Der Oberbürgermeister bezeichnete das Werk als ein gutes Beispiel dafür, wie ein Unternehmen vorteilhaft in der Stadt umgesiedelt werden kann. Mit dem gestrigen Blick „hinter die Kulissen“ setzte der Stadtrat seine Besuche bei Industrie und Handel fort, die ihm ein lebendiges Bild vom wirtschaftlichen Geschehen vermitteln sollen. Die Wahl war nicht zufällig auf TEKADE gefallen, denn Nürnberg gilt mit drei Werken als ein Schwerpunkt der bayerischen Kabelindustrie. Die drei Betriebe sind zu mehr als zehn v. H. am Umsatz dieser Industrieart in Deutschland beteiligt, die jährlich für über eine Milliarde DM Schwach- und Starkstrom verkauft.

„Die elektrische Energie, das ,Mädchen für alles´ im Betrieb, im Büro und im Haushalt, wird über Kabel verteilt“, mit diesen Worten umriß Gerd-Harald Ludendorff, der kaufmännische Vorstand, recht lebensnah, wofür sein Unternehmen arbeitet. Auch alle Nachrichten von Presse und Rundfunk brauchen in irgendeiner Form das Kabel, um an den Mann zu kommen. Der Strom im Hause wäre ebenso undenkbar ohne die Stränge, die oft aus 2.000 einzelnen Drähten gewickelt sind wie das Telephon.

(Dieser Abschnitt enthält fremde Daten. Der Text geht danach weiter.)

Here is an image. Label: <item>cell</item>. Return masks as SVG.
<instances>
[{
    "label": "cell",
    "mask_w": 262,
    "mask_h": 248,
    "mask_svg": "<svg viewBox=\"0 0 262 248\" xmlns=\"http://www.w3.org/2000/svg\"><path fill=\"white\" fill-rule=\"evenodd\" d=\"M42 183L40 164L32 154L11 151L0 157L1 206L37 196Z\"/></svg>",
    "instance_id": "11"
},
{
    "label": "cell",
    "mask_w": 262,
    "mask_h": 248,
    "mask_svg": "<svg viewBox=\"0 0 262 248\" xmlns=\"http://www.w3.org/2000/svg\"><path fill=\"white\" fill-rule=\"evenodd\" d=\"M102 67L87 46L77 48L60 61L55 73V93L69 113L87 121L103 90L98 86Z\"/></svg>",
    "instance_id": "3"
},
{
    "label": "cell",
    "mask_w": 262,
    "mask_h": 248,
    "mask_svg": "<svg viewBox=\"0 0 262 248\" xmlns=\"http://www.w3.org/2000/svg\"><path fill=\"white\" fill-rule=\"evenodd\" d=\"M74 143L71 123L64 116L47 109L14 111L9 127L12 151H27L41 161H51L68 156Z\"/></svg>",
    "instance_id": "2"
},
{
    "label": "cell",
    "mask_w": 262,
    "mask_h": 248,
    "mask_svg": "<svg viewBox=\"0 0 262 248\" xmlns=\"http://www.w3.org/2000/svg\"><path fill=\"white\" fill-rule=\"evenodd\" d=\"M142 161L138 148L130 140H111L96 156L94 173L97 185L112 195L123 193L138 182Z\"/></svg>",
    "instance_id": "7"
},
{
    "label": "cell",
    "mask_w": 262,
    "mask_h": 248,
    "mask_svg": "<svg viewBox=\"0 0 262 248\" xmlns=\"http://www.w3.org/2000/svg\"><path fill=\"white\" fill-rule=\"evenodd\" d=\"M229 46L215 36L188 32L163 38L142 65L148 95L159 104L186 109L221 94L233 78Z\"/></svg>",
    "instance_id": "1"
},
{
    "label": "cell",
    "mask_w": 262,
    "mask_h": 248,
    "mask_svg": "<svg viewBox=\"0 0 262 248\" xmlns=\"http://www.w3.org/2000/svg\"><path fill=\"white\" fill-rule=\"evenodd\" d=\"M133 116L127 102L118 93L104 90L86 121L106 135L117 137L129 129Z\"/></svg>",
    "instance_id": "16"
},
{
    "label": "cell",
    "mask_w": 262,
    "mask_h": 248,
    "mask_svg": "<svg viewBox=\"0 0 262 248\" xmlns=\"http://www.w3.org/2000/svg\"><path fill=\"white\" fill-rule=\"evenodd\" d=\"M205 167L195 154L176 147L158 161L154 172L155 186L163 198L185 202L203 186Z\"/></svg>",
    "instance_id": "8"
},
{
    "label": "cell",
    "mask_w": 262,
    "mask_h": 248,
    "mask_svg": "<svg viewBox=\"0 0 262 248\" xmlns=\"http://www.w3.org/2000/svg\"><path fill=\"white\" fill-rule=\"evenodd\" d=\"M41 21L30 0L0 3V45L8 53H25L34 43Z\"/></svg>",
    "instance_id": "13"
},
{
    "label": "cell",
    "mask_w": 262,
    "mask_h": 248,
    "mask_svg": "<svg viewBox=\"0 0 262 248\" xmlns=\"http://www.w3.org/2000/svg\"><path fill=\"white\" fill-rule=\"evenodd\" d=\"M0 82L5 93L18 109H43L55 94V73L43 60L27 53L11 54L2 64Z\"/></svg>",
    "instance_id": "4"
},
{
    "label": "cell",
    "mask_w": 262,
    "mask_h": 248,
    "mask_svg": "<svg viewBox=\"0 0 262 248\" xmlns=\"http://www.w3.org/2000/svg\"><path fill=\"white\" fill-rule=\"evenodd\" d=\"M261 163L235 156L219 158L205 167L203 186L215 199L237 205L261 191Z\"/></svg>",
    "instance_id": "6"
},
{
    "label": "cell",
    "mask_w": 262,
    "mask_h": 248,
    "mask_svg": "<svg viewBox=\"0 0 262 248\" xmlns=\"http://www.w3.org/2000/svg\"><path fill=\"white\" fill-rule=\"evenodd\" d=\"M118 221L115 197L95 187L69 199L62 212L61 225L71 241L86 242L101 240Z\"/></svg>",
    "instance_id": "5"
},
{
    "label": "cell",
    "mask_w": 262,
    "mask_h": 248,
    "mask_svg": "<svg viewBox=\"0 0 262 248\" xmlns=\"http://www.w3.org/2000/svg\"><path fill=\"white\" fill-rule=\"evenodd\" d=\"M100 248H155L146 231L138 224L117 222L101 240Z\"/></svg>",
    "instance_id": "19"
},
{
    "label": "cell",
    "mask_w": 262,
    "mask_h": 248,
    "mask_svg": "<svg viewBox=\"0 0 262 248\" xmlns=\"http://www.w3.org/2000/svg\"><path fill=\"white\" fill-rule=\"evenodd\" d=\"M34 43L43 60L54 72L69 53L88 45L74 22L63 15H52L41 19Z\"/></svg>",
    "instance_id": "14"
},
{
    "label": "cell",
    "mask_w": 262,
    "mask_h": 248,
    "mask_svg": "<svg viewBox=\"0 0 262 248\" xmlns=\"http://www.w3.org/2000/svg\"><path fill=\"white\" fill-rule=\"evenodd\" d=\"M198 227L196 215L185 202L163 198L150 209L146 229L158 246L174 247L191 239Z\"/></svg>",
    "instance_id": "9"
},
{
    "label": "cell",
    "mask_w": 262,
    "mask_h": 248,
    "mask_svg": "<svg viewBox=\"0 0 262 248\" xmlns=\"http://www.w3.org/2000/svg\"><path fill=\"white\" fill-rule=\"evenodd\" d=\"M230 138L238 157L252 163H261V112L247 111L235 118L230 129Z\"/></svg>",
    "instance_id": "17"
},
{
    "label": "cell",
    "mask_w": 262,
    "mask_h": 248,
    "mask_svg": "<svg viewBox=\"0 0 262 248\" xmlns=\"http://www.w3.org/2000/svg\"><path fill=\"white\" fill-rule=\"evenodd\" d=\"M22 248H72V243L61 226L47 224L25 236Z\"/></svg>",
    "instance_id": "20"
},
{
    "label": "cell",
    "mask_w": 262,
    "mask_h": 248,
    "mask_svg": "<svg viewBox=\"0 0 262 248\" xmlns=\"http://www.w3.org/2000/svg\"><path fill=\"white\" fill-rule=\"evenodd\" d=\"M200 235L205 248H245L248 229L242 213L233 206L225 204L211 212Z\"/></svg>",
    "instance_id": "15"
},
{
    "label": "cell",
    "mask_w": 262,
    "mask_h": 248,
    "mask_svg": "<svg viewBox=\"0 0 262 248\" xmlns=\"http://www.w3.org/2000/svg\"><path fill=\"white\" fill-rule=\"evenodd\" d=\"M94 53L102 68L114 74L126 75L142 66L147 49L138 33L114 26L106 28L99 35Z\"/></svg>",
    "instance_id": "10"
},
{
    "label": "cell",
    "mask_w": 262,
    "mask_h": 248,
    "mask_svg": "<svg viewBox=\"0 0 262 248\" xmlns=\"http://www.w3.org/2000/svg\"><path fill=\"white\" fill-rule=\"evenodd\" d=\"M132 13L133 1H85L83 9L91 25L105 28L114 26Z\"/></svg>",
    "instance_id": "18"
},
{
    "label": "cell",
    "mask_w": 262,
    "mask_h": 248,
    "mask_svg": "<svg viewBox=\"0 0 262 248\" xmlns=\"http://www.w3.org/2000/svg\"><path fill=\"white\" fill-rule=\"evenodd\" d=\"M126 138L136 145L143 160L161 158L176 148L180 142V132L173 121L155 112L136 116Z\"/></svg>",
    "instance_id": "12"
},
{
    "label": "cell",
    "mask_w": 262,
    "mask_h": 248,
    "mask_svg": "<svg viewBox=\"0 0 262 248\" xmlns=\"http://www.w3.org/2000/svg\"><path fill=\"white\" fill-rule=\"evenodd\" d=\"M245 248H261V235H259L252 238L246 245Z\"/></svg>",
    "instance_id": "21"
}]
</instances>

Es war anfangs der fünfziger Jahre . . .

Um den steigenden Anforderungen zu genügen, zugleich aber wirtschaftlich arbeiten zu können, haben sich die Süddeutschen Telefon-, Apparate-, Kabel- und Drahtwerke A. G. anfangs der fünfziger Jahre entschlossen, die alten Fabrikanalgen an der Allersberger Straße allein dem Apparatebau zu überlassen. Die Landsuche begegnete zuerst solchen Schwierigkeiten, daß sie Nürnberg fast für immer Lebewohl gesagt hätten, aber schließlich fand sich der geeignete Grund und Boden am südlichen Stadtrand. Da jedoch schrien die Nachbarn in den Siedlungshäusern von Altenfurt Zeter und Mordio gegen den Plan, einen großen Betrieb zu errichten.

„Heute leben wir in bester Freundschaft mit unseren Nachbarn“, versicherte Dr.-Ing. Karl Buss, der technische Direktor, der sich mit dem neuen 1962 vollendeten Werk selbst ein Denkmal gesetzt hat. Die Hälfte der Belegschaft von 600 Leuten kommt sogar aus der direkten Umgebung des Unternehmens, das durch einen 30 Meter breiten Grünstreifen von den ersten Siedlungshäuschen abgeschirmt liegt.

Hubstapler auf breiten Fahrstraßen

30.000 von 140.000 qm Gesamtfläche sind bebaut, wobei „der Raum um die Maschinen herum geschaffen wurde“. Die ganze Fertigung spielt sich in einer Ebene ab. Breite Fahrstraßen machen es möglich, die schweren Rollen, die vordem viele Arbeiter von einer Abteilung zur anderen schaffen mußten, mit Hubstaplern zu transportieren.

Wie flüssig da alles vor sich geht, konnten die Stadträte selbst sehen, als sie die Straßen für Starkstrom-, Schwachstrom- und Kunststoffkabel entlangschlenderten. Wo sich einstmals viele Hände regten, rotieren heute Maschinen. Seit 1962 ist der Umsatz des Werkes von 24 auf 30 Millionen DM gestiegen. Und noch gibt es Platz, die Produktion auszudehnen.

Eine bayerische Brotzeit brachte den Stadtrat und die Männer der Wirtschaft nach einem ausgedehnten Rundgang wieder zusammen. Oberbürgermeister Dr. Urschlechter versicherte im Namen aller Gäste, daß die Stadt sehr wohl wisse, wie ihre Entwicklung auf Gedeih und Verderb mit dem Blühen der Industrie und des Handels verknüpft ist. Ganz ohne Gewerbesteuer geht es eben nicht . . . Diesmal aber brachte die Stadt der Industrie etwas mit: ein Bild von Nürnberg in der Zeit des Wiederaufbaues.